I am scripting and then submitting the following experiments now:

10 taxa, 1 reticulation with probability in {0.1, 0.2, 0.3, 0.4, 0.5} (fixed topology per dataset, just changing the reticulation prob).

10 taxa, 1 reticulation, brlen_scaler in {1,2,4,8} (fixed topology per dataset, just scaling the branches).

10 taxa, number of reticulations in {1,2,3}

10 taxa, 1 reticulation, unpartitioned dataset, LikelihoodModel.AVERAGE

I chose 10 taxa, because it is not super few taxa, but also not extremely large.

— You are receiving this because you are subscribed to this thread. Reply to this email directly, view it on GitHub https://github.com/lutteropp/NetRAX/issues/46, or unsubscribe https://github.com/notifications/unsubscribe-auth/AAGXB6QE5PRAQZMMOGQHH6LS7OVI7ANCNFSM4XYG7VQQ.

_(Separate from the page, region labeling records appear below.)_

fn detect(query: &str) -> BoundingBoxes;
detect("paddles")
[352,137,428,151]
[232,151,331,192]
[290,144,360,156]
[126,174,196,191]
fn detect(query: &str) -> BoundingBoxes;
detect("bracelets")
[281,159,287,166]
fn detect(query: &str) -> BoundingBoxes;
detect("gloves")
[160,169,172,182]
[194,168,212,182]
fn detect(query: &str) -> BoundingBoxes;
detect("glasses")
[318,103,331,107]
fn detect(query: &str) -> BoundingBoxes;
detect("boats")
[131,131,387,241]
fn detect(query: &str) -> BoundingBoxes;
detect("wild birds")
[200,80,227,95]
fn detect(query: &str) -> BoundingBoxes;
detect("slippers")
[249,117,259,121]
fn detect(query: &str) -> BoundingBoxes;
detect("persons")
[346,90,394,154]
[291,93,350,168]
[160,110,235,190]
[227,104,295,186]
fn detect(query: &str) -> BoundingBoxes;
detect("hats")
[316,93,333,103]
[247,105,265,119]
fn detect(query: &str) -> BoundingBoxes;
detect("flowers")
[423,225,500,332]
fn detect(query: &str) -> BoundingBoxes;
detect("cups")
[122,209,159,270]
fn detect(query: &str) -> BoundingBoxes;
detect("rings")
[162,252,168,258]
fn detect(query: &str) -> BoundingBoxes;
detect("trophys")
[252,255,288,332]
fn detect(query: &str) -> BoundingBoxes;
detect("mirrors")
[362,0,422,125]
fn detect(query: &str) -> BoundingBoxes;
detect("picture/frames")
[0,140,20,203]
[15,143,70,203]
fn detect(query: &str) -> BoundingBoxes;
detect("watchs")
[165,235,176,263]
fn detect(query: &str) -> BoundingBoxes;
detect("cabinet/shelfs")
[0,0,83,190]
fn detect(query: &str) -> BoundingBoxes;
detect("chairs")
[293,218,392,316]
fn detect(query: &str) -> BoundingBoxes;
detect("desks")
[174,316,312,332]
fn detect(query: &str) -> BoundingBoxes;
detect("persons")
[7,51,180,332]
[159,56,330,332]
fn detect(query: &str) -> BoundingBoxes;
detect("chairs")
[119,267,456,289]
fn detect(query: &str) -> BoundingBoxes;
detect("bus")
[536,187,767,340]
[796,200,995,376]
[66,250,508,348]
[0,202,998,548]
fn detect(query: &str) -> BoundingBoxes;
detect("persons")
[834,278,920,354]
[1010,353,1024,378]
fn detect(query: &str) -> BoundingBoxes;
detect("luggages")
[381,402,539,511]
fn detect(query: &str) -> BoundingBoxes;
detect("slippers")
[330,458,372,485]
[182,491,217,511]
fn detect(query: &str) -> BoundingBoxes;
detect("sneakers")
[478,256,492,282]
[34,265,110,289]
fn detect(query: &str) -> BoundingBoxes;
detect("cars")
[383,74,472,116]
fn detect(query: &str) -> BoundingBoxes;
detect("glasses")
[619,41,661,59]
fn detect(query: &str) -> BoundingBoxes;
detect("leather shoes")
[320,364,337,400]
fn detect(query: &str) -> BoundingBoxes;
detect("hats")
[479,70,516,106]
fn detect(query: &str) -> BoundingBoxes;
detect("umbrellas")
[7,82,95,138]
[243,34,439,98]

-- Alexandros (Alexis) Stamatakis

Research Group Leader, Heidelberg Institute for Theoretical Studies Full Professor, Dept. of Informatics, Karlsruhe Institute of Technology

www.exelixis-lab.org

lutteropp commented 3 years ago

Bad news: The only experiment that finished within 24 hours was "10 taxa, 1 reticulation, unpartitioned dataset, LikelihoodModel.AVERAGE". And in this one, it looks like NetRAX inferred a tree all the time...

For "10 taxa, 1 reticulation with probability in {0.1, 0.2, 0.3, 0.4, 0.5}" and "10 taxa, 1 reticulation, brlen_scaler in {1,2,4,8}", NetRAX was too slow and the job got killed after running 24 hours.

For "10 taxa, number of reticulations in {1,2,3}", only simulated networks for 1 and 2 reticulations were generated. Looks like there is no way to have 3 reticulations in a 10 taxon dataset without having a weird network. Thus, the entire 24 hours were spent in endlessly re-trying simulating a 3-reticulation network...

Proposed quick-fix solution:

Report the disappointing result for unpartitioned datasets, which says: With the "new" network likelihood definition, we depend on having a partitioned MSA as input, otherwise we will just infer a tree.
Implement a "restart experiment, skip already existing files" mode in the experiment scripts
Increase the number of taxa in the "10 taxa, number of reticulations in {1,2,3}" setting to 15.

lutteropp commented 3 years ago

I am resubmitting all the experiments from this issue with 15 taxa now. We now can use all threads on a cluster node in NetRAX (with disabled site repeats, thanks to Pierre who parallelized pll_update_partials with OpenMP), meaning we get a theoretical best-case speedup of 16x :) (ok ok, 6x or so is more likely... still, it should suffice for this set of experiments)

stamatak commented 3 years ago

that's great but why don't you just use our lab-owned servers that do not have any run time limit for the experiments?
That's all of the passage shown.